Data as of 2017 - See website for interactive chart - See below for explanation of axis values

Traditional values emphasize the importance of religion, parent-child ties, deference to authority and traditional family values. People who embrace these values also reject divorce, abortion, euthanasia and suicide. These societies have high levels of national pride and a nationalistic outlook.

Secular-rational values have the opposite preferences to the traditional values. These societies place less emphasis on religion, traditional family values and authority. Divorce, abortion, euthanasia and suicide are seen as relatively acceptable. (Suicide is not necessarily more common.)

Survival values place emphasis on economic and physical security. It is linked with a relatively ethnocentric outlook and low levels of trust and tolerance.

Self-expression values give high priority to environmental protection, growing tolerance of foreigners, gays and lesbians and gender equality, and rising demands for participation in decision-making in economic and political life.
2019-07-06 08_09_27-Trust - Our World in Data.png

I have not fully explored the site, but the report about trust levels in various countries really caught my eye. Trust is at the basis of almost everything that we do that is productive and good. It’s the foundation of business and interpersonal relationships. How much more difficult is it to operate in a country where trust levels are so low? I was appalled at the figure of 2.63% for the Philippines. I knew it was bad, I didn’t think it was that bad. Although anecdotally I can certainly support it.

Again, you can go to that website and add specific countries to the chart you are looking at so that you can check one or several countries at the same time for whatever data you are interested in.

2019-07-06 08_12_23-Trust - Our World in Data.png
Should come as a shock to nobody who is from United States.

Should come as a shock to nobody who is from United States.

There is a map on this link ( ) that shows global trade routes by cargo type based on data from the University College of London. I don’t know how accurate it is, but it is very cool. 😊 . I couldn’t find a way to embed it in this blog article or I’d have done so.

The very neat thing about the data visualization from this website is that for almost any data, you can select the chart, the map, or the ability to download the data itself so that you can run your own analysis on it as you choose. And the last tab allows you to see the sources from where the data was collected. It seems very open and transparent to me.
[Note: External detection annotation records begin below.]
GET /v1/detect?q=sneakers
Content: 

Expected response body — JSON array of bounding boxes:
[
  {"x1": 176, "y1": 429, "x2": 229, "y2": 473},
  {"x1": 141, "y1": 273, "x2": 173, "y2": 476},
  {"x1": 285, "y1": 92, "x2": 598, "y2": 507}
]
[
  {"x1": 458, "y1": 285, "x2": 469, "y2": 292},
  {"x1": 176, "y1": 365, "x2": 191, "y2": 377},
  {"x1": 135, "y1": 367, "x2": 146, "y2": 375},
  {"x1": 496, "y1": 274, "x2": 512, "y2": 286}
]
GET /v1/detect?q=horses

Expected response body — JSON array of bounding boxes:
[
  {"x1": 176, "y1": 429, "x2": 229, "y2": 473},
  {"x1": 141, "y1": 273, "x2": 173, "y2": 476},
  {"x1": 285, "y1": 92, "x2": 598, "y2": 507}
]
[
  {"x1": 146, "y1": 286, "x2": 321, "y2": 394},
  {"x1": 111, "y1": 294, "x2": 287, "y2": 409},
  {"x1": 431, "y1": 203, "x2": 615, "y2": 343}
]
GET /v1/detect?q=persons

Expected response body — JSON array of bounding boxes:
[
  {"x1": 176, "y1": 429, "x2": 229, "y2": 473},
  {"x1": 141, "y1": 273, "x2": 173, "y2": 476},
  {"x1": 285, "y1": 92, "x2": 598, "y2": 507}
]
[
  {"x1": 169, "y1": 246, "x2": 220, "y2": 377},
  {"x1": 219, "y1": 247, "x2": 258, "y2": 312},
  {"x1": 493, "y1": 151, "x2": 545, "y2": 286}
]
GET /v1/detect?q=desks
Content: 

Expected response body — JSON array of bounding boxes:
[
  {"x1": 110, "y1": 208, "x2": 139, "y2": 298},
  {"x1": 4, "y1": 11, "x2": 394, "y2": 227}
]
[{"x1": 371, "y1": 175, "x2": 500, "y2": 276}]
I am unapologetic about putting forward yet more places where you can find information about things. I feel this is my part, the least I can do, to help try to educate people and spread the word.

And, speaking of education, I found this yesterday. Suitable for everybody – I’ve been using it myself 😊. Short, easy to understand explanations about many things scientific.

In other news, I found this week that I have a bone cyst in one of the carpals in my right wrist. I wondered why the damn thing had been hurting so much during weight lifting, push-ups, and yoga. Normally, I might’ve just thought it was a mild sprain and kept driving on and hoping it would go away. I’m glad I thought to get it checked out. The x-ray showed the cyst and I’m going for an MRI next week just to get a more detailed image for the doctor, and then decide where to go from there. I hope it’s not a serious thing, but I am a little worried about it since it is in my dominant hand. Ah well. It is what it is.

I recently read a book by Susan Cain, Quiet: The Power of Introverts in a World That Can't Stop Talking.

As an introvert myself, I found it good reading. For those introverts among you, or indeed extroverts who want to know what introverts are like, I can definitely recommend it.

I am going to try an application called Blinkist. I like to read, but the sheer number of books to read is just overwhelming. As a friend of mine said, information overload. I think I mentioned that in a blog post a couple of weeks ago. Blinkist gives you book summaries to read. Having tried to increase the number of nonfiction books that I’m reading over the last 2 to 3 years, I can get behind an application like this. I find that much of the writing in the full books is either for the authors to sound erudite, or to pad the book so that they can charge a certain price for it. That may just be grumpiness talking. After all, look at the way I write. I have a tendency to be far wordier than is necessary to be able to get the point across. Something I am trying to work on, albeit not with a lot of success 😊.

Do any of my readers use it? If so I’d welcome feedback. I will post a review after I have tried it for a little while.